Quali settori modelleranno il mondo nei prossimi vent’anni? A questa domanda ha risposto il McKinsey Global Institute elaborando il report The race takes off in the next big arenas of competition, pubblicato per celebrare i cento anni della società di consulenza.
Il report individua 18 settori di business, denominati «arene» nello studio, che dal 2022 hanno registrato una crescita nella capitalizzazione di mercato circa quattro volte superiore rispetto agli altri settori e un aumento dei ricavi fino a dieci volte più rapido, arrivando a 18 mila miliardi di market cap e 1,4 mila miliardi di volumi.
La previsione fatta da McKinsey è che i 18 settori individuati dall’indagine possano crescere, entro il 2040, fino a raggiungere una cifra compresa tra i 30 e i 50 mila miliardi di dollari di ricavi.
«Tra le arene individuate, quattro si distinguono per impatto trasformativo, economico e sociale: semiconduttori, spazio, intelligenza artificiale e robotica», commenta Cristina Catania, senior partner di McKinsey.
«Si tratta di ambiti caratterizzati da forti dinamiche di innovazione, destinati a raggiungere entro il 2040 dimensioni paragonabili al pil di grandi economie europee. Queste arene sono inoltre strettamente interconnesse: i semiconduttori sostengono la capacità di calcolo, lo spazio genera nuovi dati, l’intelligenza artificiale li trasforma in valore e la robotica ne consente l’applicazione concreta», spiega Catania.
Più nel dettaglio, otto settori stanno crescendo più velocemente del previsto. Si tratta di: fondamentali dell’AI (software e servizi di AI, servizi cloud e semiconduttori), pubblicità digitale, cybersecurity, veicoli elettrici, spazio e veicoli autonomi.
Altri cinque si muovono - con ottimi volumi - secondo gli andamenti pronosticati. In questo caso si parla di e-commerce e video streaming, la cui diffusione su larghissima scala può trovare ulteriore spazio nelle economie in via di sviluppo, e poi batterie, robotica e farmaci contro l’obesità (il 6% di tutte le prescrizioni mediche negli Usa).
Infine gli ultimi cinque sono quelli che si trovano nella fase iniziale della loro crescita. Sono mobilità aerea del futuro, videogiochi, costruzione modulare, biotech non medicale e fissione nucleare. Poiché i progressi tecnologici, i livelli di investimento e gli sforzi di commercializzazione sono ancora in fase di espansione, questi settori affrontano ora alcuni ostacoli prima di poter avanzare lungo il percorso.
Ciò che fa credere nello sviluppo di questi settori è l’emergere di tecnologie innovative da applicare a tali settori, gli impegni di capitale di a lungo termine messi sul piatto e il supporto da parte delle policy pubbliche, tutti elementi che suggeriscono il potenziale per una crescita e un dinamismo da vera arena competitiva nel prossimo futuro.
Tutti questi settori industriali possono essere raggruppati in cinque categorie: di fatto i temi caldi della nostra contemporaneità, nonché quelli chiave per plasmare il futuro.

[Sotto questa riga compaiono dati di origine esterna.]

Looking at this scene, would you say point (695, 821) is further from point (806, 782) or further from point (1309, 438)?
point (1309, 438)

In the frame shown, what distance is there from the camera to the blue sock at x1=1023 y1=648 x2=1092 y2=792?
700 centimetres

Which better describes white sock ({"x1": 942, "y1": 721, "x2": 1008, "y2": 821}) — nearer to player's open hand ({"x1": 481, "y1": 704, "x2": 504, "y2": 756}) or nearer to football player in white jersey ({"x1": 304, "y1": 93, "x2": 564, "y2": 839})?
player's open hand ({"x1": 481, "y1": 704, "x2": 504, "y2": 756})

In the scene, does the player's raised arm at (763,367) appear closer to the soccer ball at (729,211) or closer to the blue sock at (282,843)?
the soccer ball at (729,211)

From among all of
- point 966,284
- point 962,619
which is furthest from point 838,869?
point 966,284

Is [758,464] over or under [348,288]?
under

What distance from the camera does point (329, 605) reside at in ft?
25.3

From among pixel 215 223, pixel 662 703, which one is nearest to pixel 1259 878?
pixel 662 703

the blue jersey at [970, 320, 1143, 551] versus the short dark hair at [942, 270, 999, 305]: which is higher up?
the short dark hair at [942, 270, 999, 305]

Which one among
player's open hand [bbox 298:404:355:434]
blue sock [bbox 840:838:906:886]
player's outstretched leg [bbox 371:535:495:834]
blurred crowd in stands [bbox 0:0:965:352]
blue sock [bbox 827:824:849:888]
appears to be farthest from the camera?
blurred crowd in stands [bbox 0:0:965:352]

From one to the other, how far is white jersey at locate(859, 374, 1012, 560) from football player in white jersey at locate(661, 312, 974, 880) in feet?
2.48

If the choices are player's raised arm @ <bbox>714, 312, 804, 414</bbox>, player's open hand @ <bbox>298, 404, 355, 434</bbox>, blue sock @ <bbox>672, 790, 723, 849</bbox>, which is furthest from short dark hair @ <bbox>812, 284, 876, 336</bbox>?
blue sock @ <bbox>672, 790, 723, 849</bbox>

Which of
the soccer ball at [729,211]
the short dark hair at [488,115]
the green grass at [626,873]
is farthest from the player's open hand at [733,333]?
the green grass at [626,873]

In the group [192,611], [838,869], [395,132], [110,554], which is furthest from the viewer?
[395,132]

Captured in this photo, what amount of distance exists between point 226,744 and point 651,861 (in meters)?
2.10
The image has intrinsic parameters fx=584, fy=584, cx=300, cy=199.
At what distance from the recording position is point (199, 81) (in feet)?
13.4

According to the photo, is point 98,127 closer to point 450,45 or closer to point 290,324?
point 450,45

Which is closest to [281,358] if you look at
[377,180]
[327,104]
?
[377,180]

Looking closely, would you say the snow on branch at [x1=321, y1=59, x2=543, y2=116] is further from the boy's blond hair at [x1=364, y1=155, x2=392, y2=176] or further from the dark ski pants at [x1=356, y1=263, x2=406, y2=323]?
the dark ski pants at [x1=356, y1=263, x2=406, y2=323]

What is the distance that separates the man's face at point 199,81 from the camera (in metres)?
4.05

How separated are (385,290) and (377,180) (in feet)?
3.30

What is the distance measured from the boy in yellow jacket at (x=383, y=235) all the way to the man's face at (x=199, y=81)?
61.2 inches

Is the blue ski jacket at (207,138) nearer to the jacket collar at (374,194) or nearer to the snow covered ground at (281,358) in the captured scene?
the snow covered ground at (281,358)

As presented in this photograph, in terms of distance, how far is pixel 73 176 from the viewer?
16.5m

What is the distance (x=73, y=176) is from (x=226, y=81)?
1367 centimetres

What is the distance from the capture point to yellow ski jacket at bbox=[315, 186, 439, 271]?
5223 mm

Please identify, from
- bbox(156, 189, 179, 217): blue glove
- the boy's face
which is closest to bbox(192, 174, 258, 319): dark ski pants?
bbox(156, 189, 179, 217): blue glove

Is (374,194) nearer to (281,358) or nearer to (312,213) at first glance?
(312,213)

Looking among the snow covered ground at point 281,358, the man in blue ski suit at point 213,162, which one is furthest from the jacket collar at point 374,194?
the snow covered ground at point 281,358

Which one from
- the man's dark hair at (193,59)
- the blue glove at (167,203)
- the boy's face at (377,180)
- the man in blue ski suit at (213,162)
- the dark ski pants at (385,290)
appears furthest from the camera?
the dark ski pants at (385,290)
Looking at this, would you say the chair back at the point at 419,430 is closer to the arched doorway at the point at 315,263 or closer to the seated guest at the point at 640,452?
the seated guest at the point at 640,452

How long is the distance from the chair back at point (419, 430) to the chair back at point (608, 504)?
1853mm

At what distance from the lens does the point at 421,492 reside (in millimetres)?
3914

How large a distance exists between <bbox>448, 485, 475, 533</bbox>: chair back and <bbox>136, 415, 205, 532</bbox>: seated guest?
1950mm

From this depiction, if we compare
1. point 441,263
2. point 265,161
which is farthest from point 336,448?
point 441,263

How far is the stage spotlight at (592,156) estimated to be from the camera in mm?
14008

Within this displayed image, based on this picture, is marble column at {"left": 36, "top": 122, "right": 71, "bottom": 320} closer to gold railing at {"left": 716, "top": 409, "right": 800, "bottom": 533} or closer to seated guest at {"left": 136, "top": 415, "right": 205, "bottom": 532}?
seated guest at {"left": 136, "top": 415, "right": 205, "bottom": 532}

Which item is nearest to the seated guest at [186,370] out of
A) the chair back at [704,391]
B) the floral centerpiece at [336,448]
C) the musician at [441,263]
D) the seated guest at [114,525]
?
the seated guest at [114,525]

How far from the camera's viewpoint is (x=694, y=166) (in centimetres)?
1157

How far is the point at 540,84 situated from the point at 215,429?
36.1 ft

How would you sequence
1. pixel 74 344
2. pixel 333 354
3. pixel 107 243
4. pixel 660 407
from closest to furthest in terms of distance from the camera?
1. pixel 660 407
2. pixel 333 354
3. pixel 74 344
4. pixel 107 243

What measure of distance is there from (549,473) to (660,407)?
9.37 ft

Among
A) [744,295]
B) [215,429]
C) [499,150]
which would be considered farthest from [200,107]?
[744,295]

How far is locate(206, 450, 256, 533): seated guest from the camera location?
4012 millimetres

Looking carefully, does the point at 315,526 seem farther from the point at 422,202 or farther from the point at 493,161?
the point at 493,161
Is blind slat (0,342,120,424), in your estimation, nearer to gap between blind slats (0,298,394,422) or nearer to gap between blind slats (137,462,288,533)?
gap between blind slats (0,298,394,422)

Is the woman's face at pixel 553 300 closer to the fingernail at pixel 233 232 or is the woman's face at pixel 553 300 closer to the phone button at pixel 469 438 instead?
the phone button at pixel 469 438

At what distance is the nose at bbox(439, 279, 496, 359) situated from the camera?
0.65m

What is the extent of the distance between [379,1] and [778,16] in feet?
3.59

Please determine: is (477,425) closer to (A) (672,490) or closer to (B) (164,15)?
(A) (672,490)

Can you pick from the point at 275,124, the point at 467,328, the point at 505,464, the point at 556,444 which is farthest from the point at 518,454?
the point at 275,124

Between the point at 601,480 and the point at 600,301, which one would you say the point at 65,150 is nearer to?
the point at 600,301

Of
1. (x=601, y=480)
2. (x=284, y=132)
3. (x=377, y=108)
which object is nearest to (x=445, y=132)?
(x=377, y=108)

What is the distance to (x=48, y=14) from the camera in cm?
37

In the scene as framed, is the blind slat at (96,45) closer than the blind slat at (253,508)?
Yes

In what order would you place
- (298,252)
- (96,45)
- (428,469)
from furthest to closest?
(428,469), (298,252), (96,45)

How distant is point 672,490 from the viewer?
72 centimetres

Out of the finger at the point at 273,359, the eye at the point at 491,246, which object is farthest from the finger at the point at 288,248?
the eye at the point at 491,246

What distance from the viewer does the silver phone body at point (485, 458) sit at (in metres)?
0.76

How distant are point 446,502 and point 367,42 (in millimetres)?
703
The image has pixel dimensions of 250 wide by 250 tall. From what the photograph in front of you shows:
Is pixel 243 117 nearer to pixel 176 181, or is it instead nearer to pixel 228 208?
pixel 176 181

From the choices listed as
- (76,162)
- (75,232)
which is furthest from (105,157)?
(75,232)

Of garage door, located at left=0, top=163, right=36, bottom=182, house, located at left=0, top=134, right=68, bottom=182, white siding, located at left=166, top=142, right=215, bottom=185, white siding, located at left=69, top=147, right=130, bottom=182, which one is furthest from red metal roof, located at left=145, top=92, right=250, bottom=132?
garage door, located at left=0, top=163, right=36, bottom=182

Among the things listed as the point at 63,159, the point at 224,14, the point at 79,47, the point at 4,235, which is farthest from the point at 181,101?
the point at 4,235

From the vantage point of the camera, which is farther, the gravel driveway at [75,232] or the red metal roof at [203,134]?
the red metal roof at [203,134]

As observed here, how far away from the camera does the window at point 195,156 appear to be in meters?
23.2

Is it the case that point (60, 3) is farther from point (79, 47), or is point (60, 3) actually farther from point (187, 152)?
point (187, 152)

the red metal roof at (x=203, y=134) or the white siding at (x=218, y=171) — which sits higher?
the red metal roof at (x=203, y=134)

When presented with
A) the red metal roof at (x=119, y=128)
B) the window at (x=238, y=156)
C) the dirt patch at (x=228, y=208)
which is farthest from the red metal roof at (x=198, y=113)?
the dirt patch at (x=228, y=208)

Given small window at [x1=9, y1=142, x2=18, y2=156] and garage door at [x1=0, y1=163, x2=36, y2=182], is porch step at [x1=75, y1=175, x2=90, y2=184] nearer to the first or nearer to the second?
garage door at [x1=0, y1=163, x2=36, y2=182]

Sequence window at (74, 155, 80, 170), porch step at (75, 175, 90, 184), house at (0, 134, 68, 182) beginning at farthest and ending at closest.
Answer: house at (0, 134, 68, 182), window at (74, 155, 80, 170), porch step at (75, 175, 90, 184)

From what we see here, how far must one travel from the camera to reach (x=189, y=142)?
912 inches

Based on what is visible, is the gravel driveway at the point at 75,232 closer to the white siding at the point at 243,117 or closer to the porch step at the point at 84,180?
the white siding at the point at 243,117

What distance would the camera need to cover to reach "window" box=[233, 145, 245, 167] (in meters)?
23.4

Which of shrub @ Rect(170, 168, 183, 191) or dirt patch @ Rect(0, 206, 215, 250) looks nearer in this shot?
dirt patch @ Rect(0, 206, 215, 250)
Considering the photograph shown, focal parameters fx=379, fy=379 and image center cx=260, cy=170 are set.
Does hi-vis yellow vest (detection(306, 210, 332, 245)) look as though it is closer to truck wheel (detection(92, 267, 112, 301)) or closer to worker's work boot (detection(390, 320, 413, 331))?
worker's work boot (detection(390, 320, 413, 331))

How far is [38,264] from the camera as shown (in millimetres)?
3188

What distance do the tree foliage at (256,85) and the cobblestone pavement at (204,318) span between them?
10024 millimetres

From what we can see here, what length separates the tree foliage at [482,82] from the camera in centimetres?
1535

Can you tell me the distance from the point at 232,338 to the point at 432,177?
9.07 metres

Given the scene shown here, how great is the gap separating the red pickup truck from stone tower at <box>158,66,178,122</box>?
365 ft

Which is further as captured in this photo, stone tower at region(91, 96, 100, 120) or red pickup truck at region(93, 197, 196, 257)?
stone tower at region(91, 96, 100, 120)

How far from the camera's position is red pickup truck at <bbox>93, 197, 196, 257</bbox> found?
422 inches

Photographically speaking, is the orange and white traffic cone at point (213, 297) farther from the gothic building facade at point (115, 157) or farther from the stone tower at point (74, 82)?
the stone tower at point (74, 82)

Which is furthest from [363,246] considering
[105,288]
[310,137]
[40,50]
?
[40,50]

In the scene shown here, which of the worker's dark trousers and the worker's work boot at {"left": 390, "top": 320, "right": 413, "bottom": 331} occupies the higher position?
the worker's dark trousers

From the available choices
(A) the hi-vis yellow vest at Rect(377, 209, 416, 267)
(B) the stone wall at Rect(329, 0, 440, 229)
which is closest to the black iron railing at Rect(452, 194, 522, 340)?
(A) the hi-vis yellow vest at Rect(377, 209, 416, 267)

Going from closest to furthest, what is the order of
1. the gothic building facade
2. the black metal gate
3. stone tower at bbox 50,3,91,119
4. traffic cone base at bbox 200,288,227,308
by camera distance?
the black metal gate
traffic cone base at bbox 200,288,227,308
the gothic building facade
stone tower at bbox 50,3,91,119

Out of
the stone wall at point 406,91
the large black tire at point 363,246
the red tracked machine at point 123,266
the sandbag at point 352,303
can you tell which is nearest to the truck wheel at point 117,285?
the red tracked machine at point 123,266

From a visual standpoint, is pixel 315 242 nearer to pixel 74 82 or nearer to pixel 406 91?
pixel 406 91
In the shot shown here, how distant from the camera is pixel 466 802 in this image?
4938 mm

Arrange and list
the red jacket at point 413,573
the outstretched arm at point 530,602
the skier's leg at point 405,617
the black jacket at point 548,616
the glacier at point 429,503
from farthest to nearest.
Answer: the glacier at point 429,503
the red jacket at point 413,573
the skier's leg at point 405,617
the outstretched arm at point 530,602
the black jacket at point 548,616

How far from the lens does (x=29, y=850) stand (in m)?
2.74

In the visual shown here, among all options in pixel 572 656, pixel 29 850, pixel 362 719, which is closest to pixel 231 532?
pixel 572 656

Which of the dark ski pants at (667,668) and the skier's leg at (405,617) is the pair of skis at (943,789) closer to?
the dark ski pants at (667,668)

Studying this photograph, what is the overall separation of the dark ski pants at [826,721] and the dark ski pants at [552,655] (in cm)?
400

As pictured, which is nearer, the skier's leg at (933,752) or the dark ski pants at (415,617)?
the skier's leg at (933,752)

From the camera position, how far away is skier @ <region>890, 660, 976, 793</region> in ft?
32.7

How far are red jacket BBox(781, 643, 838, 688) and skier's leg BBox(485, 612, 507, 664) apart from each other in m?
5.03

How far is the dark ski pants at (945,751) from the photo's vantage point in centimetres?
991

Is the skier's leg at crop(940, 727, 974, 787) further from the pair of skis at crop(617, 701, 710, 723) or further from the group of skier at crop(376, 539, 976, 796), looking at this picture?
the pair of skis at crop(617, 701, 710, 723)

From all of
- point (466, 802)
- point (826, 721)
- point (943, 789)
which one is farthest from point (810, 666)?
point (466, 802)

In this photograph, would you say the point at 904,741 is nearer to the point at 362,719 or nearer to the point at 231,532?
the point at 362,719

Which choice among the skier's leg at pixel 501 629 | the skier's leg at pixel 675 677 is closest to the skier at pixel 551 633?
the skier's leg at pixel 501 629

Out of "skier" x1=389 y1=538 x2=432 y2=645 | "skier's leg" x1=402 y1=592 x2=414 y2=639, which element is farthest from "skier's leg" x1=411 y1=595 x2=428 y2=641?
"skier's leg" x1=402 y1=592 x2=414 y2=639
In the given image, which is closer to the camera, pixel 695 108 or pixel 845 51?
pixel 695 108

Si tratta dell’AI (che dal 2022 al 2025 ha registrato un aumento di ricavi di 490 miliardi), la digitalizzazione (680 miliardi), l’elettrificazione (190 miliardi) , l’hard tech (30 miliardi) e le nuove frontiere della medicina e delle biotecnologie (50 miliardi).
Le aziende americane guidano, per capitalizzazione, 14 dei 18 settori, mentre per quanto riguarda i ricavi il primato Usa si riscontra in 10 di questi.
Usa e Cina, assieme, rappresentano il 90% del valore di mercato di tali «arene», con il Paese asiatico in grande ripresa rispetto al colosso a stelle e strisce. (riproduzione riservata)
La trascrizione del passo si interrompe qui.